Please reproduce the whole forum thread on free VHI cover for children, word for word and with nothing changed.

=== Study text ===
- Opening Delimiter -

# VHI & Children Free



## Bigbird (3 Aug 2010)

I heard on the radio or read somewhere that kids are now covered free with VHI or Quinn Health. Did i get my wires crossed? I know that newborns are free until renewal. any further information would be helpful.


----------



## Shannon81 (3 Aug 2010)

Vhi are giving free kids on the One Plus Plan. Not bad if ye want to save some cash


----------



## Bigbird (4 Aug 2010)

thanks a mill for that Shannon.  i'll go compare my plan to the one plus plan.


----------



## NovaFlare77 (5 Aug 2010)

Quinn also announced a 30% price reduction for children and students on their Essential Plus (Excess) plan - http://www.quinn-healthcare.com/press_and_media/pressrelease010710.htm.


----------



## Ceist Beag (5 Aug 2010)

Details of the VHI conditions are [broken link removed]


----------



## Shannon81 (6 Aug 2010)

but its always good when its free!


----------



## lucym (7 Aug 2010)

Shannon81 said:


> but its always good when its free!


 
Not always.

I looked into this but there is a SUBSTANTIAL reduction in cover for the parent on VHI's One Plan Plus. What the VHI fail to tell you is that if you go to change your plan back to Plan B there will be a waiting period of 2 years to increase benefits if you have anything wrong with you. That might be ok for kids but not for an adult. They also refused to let children on plan by themselves which I thought was illegal ?

I also find it incredulous that VHI losses are so big yet they are offering free children if a parent downgrades their plan.The ads are very misleading.They will also cancel your travel insurance if you leave them. Far too many T&C's.

I was looking to reduce price yet maintain my health cover so I got better elsewhere and offer of cheaper travel insurance when I need it again.


----------



## Shannon81 (8 Aug 2010)

(At least one parent/guardian who is 18 years of age or over must be insured on a One+ Plan policy or another Vhi hospital policy to avail of these prices)

Parents dont have to go onto that plan at all


----------



## lucym (8 Aug 2010)

They definitely would not allow me let me put the kids on a different plan. Have they just changed the t&c's ? Or was it because I queried the waiting periods if you change back.. Also what plans are included as hospital plans? DO company plans qualify?


----------

- Closing Delimiter -

=== Stored data ===
- Opening Delimiter -

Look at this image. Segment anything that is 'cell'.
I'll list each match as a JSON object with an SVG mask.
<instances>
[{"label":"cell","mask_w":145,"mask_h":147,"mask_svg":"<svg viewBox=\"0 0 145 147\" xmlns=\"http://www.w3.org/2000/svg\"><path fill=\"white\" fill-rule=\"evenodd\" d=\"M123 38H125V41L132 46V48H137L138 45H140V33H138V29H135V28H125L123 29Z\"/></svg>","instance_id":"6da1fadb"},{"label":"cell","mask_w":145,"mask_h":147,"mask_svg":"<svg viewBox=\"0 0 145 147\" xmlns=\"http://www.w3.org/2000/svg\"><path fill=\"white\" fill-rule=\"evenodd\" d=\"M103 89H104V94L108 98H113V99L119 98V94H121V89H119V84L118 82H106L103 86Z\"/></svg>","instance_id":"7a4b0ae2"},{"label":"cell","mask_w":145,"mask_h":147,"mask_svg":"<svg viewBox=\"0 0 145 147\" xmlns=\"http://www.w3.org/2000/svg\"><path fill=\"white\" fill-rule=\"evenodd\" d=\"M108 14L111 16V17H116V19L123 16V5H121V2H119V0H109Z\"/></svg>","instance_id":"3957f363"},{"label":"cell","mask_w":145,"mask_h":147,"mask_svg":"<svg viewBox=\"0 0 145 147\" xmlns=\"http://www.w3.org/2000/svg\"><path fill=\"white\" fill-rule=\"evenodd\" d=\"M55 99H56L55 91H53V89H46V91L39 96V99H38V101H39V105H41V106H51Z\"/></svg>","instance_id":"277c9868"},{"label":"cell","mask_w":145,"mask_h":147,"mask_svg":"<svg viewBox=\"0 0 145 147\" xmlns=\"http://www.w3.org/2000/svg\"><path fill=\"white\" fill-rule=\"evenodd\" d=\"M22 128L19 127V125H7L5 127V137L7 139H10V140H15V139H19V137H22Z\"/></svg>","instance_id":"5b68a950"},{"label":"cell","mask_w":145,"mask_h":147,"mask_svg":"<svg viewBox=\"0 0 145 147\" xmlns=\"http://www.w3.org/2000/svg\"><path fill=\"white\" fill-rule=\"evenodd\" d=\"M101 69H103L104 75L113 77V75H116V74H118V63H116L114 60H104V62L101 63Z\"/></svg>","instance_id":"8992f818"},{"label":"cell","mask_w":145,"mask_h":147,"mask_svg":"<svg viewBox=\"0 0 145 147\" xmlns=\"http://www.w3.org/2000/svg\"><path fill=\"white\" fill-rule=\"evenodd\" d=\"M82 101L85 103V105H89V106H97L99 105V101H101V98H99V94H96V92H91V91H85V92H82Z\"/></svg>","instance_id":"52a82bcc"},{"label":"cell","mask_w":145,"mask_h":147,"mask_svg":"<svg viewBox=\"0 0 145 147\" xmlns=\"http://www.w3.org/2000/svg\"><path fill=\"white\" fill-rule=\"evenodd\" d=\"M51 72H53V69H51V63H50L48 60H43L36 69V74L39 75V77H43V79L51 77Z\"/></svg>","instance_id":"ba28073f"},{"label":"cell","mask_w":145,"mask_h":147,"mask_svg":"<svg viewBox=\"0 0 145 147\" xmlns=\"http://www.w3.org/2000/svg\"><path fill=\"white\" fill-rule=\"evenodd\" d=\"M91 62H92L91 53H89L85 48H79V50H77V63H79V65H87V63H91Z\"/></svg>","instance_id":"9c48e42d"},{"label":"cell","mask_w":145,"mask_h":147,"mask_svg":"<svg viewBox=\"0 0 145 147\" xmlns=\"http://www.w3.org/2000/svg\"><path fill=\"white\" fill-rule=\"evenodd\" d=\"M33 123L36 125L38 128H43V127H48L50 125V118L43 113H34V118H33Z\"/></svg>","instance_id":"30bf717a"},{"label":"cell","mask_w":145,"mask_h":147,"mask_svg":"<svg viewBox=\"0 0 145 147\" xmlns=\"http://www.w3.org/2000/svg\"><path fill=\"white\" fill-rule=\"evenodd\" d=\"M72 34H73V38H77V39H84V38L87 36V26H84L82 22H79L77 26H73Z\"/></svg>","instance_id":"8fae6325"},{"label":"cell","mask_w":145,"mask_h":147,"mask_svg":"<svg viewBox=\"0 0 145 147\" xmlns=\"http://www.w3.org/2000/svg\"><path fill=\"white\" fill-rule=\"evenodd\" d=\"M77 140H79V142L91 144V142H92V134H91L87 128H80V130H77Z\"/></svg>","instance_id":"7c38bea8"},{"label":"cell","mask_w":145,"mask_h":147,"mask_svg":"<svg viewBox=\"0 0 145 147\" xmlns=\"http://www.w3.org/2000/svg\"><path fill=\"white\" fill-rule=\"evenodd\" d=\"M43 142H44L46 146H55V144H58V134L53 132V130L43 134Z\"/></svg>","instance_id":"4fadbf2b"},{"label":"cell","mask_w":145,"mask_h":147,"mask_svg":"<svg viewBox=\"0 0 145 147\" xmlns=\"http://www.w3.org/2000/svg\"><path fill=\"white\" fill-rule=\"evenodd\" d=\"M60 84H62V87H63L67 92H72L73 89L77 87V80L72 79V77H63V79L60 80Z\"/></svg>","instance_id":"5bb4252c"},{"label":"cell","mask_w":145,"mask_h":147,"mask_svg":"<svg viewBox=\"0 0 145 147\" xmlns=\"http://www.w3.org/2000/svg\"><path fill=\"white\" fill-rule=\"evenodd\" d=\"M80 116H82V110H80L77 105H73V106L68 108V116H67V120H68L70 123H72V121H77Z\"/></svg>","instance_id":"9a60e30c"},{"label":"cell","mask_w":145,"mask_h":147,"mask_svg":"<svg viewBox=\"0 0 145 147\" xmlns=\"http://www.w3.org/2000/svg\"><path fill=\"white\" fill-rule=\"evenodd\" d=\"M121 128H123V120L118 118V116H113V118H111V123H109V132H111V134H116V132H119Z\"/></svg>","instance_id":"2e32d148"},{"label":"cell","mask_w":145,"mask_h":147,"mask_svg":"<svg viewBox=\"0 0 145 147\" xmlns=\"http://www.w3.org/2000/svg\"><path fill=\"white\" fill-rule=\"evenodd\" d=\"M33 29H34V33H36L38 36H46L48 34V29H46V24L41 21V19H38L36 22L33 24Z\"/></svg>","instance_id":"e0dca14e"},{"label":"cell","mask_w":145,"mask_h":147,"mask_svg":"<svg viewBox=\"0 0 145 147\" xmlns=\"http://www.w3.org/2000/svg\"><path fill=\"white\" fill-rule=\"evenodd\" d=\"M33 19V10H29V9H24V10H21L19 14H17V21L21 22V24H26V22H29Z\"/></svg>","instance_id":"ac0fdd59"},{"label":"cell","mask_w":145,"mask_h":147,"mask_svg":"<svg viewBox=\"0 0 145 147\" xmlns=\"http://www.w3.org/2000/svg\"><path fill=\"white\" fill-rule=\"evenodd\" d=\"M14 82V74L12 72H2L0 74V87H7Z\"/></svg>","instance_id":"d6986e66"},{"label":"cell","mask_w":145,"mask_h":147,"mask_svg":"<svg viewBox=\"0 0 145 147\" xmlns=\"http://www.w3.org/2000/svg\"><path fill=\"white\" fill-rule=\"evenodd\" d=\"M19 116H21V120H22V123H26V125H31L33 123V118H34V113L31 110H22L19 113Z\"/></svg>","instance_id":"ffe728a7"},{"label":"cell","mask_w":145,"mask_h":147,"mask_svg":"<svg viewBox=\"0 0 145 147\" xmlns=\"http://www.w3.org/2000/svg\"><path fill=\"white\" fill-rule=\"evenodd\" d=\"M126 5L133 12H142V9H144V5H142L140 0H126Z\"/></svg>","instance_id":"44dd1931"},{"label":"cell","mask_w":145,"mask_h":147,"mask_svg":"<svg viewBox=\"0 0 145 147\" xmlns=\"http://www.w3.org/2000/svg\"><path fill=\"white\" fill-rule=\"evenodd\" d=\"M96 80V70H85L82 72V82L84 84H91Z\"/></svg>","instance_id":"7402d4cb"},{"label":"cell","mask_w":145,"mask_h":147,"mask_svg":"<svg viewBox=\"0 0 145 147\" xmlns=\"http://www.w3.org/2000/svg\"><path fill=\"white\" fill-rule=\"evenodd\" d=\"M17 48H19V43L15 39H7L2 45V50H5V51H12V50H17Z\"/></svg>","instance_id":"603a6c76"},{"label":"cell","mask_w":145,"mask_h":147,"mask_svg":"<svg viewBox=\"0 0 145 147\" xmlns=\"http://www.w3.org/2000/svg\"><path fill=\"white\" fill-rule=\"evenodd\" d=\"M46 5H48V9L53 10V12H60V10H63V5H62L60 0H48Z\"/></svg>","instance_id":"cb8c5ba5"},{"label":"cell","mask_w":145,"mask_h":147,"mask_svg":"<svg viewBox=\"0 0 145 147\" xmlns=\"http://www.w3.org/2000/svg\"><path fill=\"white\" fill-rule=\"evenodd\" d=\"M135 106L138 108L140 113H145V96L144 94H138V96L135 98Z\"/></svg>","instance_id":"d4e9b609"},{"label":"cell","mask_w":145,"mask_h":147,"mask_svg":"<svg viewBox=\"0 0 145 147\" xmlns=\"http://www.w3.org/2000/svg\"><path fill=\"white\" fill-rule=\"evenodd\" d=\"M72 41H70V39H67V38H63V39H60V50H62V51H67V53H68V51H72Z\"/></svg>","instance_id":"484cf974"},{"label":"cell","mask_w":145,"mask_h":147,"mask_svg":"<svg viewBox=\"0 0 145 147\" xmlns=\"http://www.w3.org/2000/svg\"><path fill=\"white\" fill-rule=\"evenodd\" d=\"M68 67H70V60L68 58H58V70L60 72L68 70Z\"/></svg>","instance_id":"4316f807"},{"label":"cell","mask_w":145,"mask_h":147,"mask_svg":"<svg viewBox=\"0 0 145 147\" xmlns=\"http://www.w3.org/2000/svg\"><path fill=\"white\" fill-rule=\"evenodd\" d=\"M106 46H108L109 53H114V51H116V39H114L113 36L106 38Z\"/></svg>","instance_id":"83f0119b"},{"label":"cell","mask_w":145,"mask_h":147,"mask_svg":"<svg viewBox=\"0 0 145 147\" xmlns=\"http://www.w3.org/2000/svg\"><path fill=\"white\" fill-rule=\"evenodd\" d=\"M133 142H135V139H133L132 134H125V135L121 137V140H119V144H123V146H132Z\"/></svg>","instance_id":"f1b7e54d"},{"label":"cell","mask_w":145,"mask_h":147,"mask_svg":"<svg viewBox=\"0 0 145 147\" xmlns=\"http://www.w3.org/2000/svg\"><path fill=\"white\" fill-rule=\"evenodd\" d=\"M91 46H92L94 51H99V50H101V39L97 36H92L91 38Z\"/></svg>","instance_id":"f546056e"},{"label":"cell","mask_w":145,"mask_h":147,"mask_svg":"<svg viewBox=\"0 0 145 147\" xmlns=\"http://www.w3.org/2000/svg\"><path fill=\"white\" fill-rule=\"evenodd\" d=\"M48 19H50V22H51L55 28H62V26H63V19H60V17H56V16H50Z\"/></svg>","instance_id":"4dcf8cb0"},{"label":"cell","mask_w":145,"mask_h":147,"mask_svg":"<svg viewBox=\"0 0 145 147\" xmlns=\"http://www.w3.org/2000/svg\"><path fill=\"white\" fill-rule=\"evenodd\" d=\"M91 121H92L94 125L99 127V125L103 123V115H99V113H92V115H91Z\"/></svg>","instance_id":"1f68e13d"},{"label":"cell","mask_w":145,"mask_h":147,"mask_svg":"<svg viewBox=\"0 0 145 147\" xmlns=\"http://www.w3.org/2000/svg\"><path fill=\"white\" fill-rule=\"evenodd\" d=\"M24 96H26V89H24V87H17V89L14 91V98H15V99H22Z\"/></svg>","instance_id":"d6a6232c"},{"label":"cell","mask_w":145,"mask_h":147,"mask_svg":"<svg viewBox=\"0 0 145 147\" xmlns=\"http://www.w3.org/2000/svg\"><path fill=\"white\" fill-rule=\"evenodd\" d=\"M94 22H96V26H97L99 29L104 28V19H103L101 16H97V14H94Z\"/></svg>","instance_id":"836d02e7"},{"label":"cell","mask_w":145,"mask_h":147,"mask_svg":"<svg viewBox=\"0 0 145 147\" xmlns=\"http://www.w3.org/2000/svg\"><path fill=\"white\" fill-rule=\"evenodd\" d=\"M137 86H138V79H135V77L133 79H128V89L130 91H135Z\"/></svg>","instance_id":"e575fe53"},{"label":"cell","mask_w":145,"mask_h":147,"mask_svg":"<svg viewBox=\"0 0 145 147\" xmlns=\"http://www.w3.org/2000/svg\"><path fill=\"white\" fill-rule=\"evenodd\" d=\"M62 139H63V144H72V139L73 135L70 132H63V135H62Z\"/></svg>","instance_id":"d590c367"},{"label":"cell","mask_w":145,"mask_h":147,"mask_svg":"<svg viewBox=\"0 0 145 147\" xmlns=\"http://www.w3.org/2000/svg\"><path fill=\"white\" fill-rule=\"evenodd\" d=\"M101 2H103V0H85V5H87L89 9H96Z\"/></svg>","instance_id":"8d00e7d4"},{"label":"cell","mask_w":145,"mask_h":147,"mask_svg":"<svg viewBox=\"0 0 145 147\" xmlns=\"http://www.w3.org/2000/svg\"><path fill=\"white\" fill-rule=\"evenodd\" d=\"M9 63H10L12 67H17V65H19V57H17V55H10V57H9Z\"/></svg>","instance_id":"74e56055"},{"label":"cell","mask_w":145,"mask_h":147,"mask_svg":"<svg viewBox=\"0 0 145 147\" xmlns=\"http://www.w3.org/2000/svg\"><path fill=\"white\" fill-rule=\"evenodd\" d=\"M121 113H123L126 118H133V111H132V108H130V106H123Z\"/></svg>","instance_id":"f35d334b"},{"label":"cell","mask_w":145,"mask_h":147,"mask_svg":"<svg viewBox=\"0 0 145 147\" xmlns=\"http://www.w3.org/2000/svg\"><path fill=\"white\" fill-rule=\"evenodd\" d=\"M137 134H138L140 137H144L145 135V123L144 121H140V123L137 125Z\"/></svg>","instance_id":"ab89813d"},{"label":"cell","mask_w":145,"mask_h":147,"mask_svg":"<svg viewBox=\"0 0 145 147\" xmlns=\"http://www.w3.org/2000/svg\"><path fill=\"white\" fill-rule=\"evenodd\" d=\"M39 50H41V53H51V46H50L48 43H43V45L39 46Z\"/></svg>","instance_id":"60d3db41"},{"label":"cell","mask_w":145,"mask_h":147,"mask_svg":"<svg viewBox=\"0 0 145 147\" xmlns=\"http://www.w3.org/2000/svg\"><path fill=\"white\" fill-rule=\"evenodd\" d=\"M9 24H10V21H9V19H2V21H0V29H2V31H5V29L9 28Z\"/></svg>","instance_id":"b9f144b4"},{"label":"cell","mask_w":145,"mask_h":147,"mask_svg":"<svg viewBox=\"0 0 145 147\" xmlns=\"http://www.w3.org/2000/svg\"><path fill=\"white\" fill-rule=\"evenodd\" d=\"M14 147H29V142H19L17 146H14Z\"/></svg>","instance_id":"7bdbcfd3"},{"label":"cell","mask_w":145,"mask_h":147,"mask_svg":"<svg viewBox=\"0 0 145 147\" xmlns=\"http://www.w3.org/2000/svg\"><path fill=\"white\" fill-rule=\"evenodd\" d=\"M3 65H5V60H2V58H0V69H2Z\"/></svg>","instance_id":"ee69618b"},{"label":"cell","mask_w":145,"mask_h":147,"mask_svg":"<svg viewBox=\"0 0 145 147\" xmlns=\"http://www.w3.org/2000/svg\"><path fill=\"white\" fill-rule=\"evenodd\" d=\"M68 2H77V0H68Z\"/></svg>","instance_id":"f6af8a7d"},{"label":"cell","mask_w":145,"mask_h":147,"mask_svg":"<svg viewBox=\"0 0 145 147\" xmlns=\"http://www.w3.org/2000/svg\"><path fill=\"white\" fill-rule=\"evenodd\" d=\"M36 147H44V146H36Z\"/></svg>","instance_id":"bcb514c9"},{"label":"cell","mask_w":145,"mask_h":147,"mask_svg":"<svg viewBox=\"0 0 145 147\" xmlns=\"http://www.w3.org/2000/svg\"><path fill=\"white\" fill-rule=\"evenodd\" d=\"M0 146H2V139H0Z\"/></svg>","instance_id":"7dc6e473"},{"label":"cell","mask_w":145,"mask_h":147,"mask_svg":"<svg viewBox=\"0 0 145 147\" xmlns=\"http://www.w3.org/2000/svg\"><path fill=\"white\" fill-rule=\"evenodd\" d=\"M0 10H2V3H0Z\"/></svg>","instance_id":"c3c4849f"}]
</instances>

- Closing Delimiter -

=== Solution to the exercise ===
# VHI & Children Free



## Bigbird (3 Aug 2010)

I heard on the radio or read somewhere that kids are now covered free with VHI or Quinn Health. Did i get my wires crossed? I know that newborns are free until renewal. any further information would be helpful.


----------



## Shannon81 (3 Aug 2010)

Vhi are giving free kids on the One Plus Plan. Not bad if ye want to save some cash


----------



## Bigbird (4 Aug 2010)

thanks a mill for that Shannon.  i'll go compare my plan to the one plus plan.


----------



## NovaFlare77 (5 Aug 2010)

Quinn also announced a 30% price reduction for children and students on their Essential Plus (Excess) plan - http://www.quinn-healthcare.com/press_and_media/pressrelease010710.htm.


----------



## Ceist Beag (5 Aug 2010)

Details of the VHI conditions are [broken link removed]


----------



## Shannon81 (6 Aug 2010)

but its always good when its free!


----------



## lucym (7 Aug 2010)

Shannon81 said:


> but its always good when its free!


 
Not always.

I looked into this but there is a SUBSTANTIAL reduction in cover for the parent on VHI's One Plan Plus. What the VHI fail to tell you is that if you go to change your plan back to Plan B there will be a waiting period of 2 years to increase benefits if you have anything wrong with you. That might be ok for kids but not for an adult. They also refused to let children on plan by themselves which I thought was illegal ?

I also find it incredulous that VHI losses are so big yet they are offering free children if a parent downgrades their plan.The ads are very misleading.They will also cancel your travel insurance if you leave them. Far too many T&C's.

I was looking to reduce price yet maintain my health cover so I got better elsewhere and offer of cheaper travel insurance when I need it again.


----------



## Shannon81 (8 Aug 2010)

(At least one parent/guardian who is 18 years of age or over must be insured on a One+ Plan policy or another Vhi hospital policy to avail of these prices)

Parents dont have to go onto that plan at all


----------



## lucym (8 Aug 2010)

They definitely would not allow me let me put the kids on a different plan. Have they just changed the t&c's ? Or was it because I queried the waiting periods if you change back.. Also what plans are included as hospital plans? DO company plans qualify?


----------